|The Dark Angel|
|Directed by||George Fitzmaurice|
|Written by||Frances Marion (screenplay)|
|Based on||The Dark Angel, a Play of Yesterday and To-day|
by H. B. Trevelyan
|Produced by||Samuel Goldwyn|
|Cinematography||George S. Barnes|
|Edited by||Stuart Heisler|
|Distributed by||First National Pictures|
|Language||Silent (English intertitles)|
The Dark Angel is a 1925 American silent drama film, based on the play The Dark Angel, a Play of Yesterday and To-day by H. B. Trevelyan, released by First National Pictures, and starring Ronald Colman, Vilma Bánky (in her first American film), and Wyndham Standing.
During the First World War, Captain Alan Trent, while on leave in England with his fiancée Kitty Vane, is suddenly recalled to the front before being able to get a marriage license. Alan and Kitty spend a night of love at a country inn "without benefit of clergy" and he sets off.
At the front things go badly for Alan, who is blinded and becomes a Prisoner of War after being captured by the Germans. He is reported dead, and his friend, Captain Gerald Shannon, discreetly woos Kitty, seeking to soothe her grief with his gentle love.
After the war, however, Gerald discovers that Alan is still alive, in a remote corner of England, writing children's stories for a living. Loyal to his former comrade in arms, Gerald informs Kitty of Alan's reappearance. She goes to him, and Alan conceals his blindness and tells Kitty that he no longer cares for her. She sees through his deception, however, and they are reunited.

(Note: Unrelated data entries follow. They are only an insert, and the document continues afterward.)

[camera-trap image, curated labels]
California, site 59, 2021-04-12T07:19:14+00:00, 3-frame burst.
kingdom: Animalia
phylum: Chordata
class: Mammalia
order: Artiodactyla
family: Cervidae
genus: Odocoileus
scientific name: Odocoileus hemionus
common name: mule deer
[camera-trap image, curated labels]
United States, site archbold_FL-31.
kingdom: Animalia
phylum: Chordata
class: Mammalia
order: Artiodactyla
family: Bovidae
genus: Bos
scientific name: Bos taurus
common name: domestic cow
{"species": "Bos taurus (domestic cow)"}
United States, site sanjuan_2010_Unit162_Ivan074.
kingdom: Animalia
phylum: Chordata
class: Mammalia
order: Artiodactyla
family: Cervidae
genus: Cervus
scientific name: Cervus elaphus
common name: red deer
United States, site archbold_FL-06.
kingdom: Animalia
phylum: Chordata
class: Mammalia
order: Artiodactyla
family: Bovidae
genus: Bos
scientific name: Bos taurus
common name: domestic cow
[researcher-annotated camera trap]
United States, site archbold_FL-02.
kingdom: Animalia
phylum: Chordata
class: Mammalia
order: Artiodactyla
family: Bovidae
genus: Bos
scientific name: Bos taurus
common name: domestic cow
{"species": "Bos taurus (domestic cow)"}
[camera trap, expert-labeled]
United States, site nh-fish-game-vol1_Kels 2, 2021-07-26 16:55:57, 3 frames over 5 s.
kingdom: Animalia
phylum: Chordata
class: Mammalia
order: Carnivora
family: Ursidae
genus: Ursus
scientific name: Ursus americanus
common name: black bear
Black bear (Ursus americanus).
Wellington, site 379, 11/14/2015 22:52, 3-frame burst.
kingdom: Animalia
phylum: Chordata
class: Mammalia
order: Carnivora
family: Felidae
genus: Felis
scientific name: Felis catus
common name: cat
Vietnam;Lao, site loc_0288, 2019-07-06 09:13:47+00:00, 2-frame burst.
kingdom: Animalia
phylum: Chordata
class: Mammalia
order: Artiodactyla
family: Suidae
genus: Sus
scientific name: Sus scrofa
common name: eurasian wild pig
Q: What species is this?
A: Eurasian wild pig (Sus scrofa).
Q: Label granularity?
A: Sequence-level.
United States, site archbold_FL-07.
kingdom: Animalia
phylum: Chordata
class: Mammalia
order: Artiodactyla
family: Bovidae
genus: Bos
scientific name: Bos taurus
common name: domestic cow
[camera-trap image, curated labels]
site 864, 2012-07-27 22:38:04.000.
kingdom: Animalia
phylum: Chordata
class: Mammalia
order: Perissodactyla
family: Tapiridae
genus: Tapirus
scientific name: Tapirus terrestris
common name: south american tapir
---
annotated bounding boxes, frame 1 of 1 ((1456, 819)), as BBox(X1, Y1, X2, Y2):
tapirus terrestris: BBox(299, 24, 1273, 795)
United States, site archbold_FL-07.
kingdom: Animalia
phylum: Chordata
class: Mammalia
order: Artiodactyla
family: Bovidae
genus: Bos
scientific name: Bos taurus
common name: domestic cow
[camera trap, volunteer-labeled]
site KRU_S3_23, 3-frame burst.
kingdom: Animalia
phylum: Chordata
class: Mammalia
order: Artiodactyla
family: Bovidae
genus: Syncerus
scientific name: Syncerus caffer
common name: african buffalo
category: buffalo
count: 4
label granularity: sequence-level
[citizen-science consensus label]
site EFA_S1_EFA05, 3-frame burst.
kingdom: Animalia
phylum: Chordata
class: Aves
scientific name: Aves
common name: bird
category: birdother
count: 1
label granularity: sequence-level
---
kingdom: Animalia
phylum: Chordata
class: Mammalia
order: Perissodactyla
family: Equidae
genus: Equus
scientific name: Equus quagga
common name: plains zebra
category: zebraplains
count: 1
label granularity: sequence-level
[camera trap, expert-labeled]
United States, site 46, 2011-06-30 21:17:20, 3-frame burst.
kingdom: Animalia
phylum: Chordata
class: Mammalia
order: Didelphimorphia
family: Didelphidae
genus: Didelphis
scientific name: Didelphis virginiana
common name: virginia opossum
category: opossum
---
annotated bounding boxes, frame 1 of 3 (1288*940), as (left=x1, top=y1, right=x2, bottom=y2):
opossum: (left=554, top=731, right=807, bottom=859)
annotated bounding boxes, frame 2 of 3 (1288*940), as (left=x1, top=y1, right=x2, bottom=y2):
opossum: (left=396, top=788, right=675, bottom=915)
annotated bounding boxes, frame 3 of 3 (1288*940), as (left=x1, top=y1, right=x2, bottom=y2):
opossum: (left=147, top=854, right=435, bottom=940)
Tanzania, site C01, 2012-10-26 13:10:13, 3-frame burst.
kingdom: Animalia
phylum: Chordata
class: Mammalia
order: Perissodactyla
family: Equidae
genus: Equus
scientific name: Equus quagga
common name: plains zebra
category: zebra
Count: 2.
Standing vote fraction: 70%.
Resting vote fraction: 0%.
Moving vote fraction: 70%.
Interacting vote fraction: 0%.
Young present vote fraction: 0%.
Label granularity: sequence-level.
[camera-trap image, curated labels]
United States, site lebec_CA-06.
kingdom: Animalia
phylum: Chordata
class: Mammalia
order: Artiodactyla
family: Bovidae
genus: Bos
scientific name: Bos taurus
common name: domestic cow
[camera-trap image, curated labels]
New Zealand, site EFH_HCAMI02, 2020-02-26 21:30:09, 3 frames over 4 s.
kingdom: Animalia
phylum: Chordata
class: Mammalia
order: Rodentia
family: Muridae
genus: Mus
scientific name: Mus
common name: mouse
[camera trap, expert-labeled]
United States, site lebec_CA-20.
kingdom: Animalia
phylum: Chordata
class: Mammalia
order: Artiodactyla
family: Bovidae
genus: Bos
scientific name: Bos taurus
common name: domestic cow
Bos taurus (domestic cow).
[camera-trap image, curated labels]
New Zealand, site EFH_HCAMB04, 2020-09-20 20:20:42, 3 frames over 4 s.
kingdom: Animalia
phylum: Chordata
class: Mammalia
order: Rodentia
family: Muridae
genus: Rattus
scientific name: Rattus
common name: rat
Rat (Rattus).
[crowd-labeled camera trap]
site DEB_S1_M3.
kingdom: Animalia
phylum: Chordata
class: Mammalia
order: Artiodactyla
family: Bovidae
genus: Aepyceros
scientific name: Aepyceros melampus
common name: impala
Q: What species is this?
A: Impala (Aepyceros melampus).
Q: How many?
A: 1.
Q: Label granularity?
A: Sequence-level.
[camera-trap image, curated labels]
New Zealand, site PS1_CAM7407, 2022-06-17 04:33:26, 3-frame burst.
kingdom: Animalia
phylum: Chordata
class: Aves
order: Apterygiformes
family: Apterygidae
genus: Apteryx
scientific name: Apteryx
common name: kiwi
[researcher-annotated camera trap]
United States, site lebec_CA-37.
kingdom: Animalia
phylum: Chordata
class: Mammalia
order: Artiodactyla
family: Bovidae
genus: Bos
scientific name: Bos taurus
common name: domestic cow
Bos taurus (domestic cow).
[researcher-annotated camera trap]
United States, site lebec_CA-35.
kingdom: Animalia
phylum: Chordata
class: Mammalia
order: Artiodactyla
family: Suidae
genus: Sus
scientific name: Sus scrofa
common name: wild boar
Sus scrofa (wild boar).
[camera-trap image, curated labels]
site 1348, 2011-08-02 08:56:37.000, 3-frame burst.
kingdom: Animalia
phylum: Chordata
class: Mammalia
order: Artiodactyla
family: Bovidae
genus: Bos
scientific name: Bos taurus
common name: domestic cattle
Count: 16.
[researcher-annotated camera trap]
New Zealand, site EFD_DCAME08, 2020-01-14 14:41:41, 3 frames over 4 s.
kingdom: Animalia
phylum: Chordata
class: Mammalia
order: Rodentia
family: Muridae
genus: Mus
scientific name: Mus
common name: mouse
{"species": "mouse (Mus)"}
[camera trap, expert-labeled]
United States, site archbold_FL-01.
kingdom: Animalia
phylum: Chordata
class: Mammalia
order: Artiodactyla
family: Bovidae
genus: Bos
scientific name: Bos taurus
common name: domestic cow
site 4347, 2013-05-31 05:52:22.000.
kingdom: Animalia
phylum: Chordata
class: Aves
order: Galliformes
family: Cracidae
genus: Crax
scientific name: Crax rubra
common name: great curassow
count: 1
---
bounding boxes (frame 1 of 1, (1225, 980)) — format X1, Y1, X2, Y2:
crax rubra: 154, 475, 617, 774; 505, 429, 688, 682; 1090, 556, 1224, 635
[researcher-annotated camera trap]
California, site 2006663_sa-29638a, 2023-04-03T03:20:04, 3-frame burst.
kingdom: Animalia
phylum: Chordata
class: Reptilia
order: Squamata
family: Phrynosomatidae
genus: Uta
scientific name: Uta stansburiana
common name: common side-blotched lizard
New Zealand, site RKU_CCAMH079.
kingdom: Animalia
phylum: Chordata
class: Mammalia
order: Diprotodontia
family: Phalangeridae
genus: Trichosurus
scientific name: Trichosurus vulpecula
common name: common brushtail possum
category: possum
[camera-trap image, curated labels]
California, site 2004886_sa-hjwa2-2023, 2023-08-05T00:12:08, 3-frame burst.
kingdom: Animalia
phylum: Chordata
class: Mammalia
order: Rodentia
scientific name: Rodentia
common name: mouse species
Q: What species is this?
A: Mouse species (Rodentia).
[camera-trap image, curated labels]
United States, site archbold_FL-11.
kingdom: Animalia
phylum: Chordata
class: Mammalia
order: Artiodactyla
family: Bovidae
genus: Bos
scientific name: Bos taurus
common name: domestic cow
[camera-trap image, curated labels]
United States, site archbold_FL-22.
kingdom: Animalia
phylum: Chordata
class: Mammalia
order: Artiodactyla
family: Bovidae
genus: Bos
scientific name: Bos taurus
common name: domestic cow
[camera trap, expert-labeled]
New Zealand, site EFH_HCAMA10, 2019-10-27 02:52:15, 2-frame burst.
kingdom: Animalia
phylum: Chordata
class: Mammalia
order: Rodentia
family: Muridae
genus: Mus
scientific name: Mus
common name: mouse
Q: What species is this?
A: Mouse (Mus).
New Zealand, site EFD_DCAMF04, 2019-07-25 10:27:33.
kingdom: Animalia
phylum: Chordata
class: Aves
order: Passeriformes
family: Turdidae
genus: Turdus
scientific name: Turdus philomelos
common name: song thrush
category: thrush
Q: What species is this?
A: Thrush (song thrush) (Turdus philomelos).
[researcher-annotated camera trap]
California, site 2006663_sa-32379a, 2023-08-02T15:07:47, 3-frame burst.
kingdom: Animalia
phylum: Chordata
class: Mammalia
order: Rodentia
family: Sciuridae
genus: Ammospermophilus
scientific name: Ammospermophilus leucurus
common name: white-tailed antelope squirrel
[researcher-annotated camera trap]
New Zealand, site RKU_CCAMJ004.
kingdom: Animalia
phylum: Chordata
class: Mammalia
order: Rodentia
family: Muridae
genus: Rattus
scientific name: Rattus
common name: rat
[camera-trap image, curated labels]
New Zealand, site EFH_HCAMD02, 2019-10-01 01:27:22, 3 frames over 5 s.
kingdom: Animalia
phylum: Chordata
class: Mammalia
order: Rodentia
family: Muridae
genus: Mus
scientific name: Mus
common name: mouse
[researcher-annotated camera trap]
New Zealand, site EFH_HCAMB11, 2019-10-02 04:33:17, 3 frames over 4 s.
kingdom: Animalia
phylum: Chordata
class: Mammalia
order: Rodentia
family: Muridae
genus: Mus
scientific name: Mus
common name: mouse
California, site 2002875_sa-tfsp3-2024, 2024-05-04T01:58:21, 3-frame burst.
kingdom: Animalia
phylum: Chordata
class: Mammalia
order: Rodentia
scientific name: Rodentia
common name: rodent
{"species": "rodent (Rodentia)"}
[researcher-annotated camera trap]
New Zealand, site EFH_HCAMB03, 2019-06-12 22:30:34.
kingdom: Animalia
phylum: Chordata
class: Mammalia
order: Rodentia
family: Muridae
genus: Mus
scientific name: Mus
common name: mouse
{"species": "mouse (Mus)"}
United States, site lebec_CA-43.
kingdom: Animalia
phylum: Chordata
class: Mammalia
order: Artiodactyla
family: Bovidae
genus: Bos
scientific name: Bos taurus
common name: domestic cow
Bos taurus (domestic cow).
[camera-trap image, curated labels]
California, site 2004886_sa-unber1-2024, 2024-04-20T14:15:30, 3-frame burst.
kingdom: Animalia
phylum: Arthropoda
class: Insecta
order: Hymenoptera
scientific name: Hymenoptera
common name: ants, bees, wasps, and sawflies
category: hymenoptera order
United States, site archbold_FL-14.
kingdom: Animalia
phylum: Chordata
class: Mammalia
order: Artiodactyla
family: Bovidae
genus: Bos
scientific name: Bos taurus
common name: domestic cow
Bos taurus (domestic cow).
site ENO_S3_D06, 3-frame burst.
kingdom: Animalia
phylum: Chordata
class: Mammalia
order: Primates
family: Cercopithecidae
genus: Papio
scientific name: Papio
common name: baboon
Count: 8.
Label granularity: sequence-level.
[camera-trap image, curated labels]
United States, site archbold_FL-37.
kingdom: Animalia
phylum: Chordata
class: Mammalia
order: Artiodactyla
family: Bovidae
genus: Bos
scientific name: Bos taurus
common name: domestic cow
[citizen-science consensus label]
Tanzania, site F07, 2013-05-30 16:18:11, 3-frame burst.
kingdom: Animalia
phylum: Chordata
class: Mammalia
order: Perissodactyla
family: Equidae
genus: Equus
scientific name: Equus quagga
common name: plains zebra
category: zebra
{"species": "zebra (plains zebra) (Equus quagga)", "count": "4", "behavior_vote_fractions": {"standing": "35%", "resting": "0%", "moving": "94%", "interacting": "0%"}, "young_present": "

The film has a 100% fresh rating on Rotten Tomatoes, based on 9 positive contemporary reviews.
Mordaunt Hall's October 12, 1925, review for The New York Times conveys what made this film a compelling success 7 years after the end of the First World War.
A print of The Dark Angel has been recently located in a film archive, so it is currently not considered a lost film.